The open field test was operated in a square place (47 cm× 47 cm × 40 cm) for 5 min to assess spontaneous motion of mice [42]. The moving time of the mouse was recorded by TSE system (TSE Systems, Bad Homburg, Hesse-Darmstadt, Germany).

Immunofluorescence analysis

Immunofluorescence analysis was performed as described [21]. The right SN parts from aforementioned groups were fixed for 10 min in 4% paraformaldehyde and cut into 5-μm-thick parts. After dewaxed, hydrated, and soaked in H₂O₂, sections were dealt with 0.5% Triton X-100, blocked by 5% bovine serum albumin, and then cultured at 4° C with primary antibodies overnight: TH (1:1000, AB152, Sigma-Aldrich, St. Louis, MO, USA) and α-syn (1:100, MA5-45837, Thermo Fisher Scientific, Waltham, MA, USA). The next day, samples were rinsed by PBS, cultured with conjugated secondary antibodies Alexa Fluor 594 (red) (1:200, ab150084, Abcam, Cambridge, MA, USA) and Alexa Fluor 488 (green) (1:200, ab150113, Abcam) for 1 h at 37° C. The nuclei were counterstained with 4′,6-diamidino-2-phenylindole (DAPI) (Vector Laboratories, Burlingame, CA, USA) and finally surveyed using a fluorescent microscopy (Olympus Corporation, Tokyo, Japan).

miRNA sequencing

RNA was isolated from the right SN of mice using Trizol (Thermo Fisher Scientific, Waltham, MA, USA) referring to the directions [43]. RNA library was prepared with 1 μg of DNase-treated total RNA as input, and quantified with ABI 9700HT Fast Real-Time PCR system. Sequencing was conducted with NovaSeq platform (Illumina) which producing 150bp paired-end reads. Bowtie-v1.2.3 was used to match clean reads to the reference genome. DESeq2-v1.10.1 was used to normalize the mapped reads and analyze differential expression of miRNA. |log2(fold change) |≥1 was regarded as differentially expressed miRNAs and P<0.0001 was considered significant.

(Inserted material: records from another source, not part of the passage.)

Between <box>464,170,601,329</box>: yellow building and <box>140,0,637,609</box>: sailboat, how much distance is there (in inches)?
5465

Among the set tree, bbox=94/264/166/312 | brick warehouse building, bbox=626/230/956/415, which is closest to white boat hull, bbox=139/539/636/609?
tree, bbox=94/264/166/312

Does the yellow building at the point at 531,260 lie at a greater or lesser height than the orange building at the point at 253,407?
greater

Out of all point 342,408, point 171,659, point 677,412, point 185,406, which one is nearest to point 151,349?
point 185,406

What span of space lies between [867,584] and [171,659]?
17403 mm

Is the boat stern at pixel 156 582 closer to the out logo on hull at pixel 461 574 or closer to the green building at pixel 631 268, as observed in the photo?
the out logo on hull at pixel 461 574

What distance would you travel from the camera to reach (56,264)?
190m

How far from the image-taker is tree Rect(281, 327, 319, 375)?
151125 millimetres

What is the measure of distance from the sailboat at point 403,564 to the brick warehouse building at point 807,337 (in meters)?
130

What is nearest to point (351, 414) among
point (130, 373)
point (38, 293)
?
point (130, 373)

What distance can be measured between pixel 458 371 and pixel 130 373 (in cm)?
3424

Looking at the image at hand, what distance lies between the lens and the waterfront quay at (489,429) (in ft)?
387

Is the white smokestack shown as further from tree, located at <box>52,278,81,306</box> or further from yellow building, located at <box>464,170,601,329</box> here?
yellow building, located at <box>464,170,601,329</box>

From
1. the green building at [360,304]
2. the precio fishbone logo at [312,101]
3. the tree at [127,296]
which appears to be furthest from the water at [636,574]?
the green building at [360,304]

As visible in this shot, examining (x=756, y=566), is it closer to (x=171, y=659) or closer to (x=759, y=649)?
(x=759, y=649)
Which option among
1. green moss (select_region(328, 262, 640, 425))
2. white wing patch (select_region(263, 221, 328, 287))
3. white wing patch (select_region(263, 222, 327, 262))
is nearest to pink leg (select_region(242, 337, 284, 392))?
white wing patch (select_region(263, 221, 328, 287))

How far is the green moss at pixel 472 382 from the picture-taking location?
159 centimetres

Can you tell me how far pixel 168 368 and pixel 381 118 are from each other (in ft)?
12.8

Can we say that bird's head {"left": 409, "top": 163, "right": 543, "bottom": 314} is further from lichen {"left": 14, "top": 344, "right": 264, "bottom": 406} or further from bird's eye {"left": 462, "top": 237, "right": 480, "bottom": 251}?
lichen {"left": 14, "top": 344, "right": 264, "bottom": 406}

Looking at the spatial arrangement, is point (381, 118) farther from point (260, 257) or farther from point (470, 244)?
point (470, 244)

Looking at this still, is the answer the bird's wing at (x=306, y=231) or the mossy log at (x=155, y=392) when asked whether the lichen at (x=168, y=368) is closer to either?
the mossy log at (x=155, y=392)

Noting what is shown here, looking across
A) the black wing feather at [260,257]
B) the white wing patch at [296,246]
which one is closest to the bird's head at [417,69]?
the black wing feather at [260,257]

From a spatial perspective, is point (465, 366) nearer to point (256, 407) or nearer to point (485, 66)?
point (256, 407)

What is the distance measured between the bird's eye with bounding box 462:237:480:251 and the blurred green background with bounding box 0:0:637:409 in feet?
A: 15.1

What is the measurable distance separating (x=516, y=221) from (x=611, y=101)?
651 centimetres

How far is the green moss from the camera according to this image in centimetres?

The sequencing result was saved in GenBank (GSE248268).

Dual luciferase reported assay

We used TargetScan 7.2 prediction software (http://www.targetscan.org/) and RNAhybrid (https://bibiserv.cebitec.uni-bielefeld.de/rnahybrid/) bioinformatics software to predict the probable sites of α-syn 3’-UTR binding to miR-153-3p and feasible sites of miR-153-3p binding to NEAT1. The NEAT1 sequences and its mutant were constructed. The Mut or WT of α-syn 3ʹ-UTR or NEAT1 luciferase reporter products were transfected into HEK 293T cells with NC mimic or miR-153-3p mimic (GenePharma, Shanghai, China) by lipofectamine 2000 (Thermo Fisher Scientific, Waltham, MA, USA). Cells were surveyed using a dual luciferase reporting analysis system (Promega, Madiso, WI, USA) after treatment for 48h.

qRT-PCR

Total RNA was extracted from tissues or cells with Trizol (Thermo Fisher Scientific, Waltham, MA, USA) and then reversely transcribed with a cDNA Synthesis Supermix (TAKARA, Kusatsu, Shiga, Japan) after assessing the concentration. The cDNA was examined by the SYBR qPCR Supermix Plus (TAKARA, Kusatsu, Shiga, Japan). β-actin and U6 were respectively regarded as internal controls for mRNA and miRNA. The primers of qRT-PCR were listed in Supplementary Table 1.

Cell culture and treatment

Primary dopaminergic neurons from the midbrain of mouse were collected following a previous study [44]. The midbrain was separated of gestational day 14 mouse embryos, digested, filtered, and then centrifuged for 5 min. Next, the cells were transferred to DMEM medium with 10% fetal bovine serum and cultured in plates containing poly-L-lysine with 5% CO₂ for 4 hours at 37° C. Finally, the medium was turned to Neurobasal medium with 2% B27 and was replaced every 2 days. It cost 8 days for maturation to the dopaminergic neurons.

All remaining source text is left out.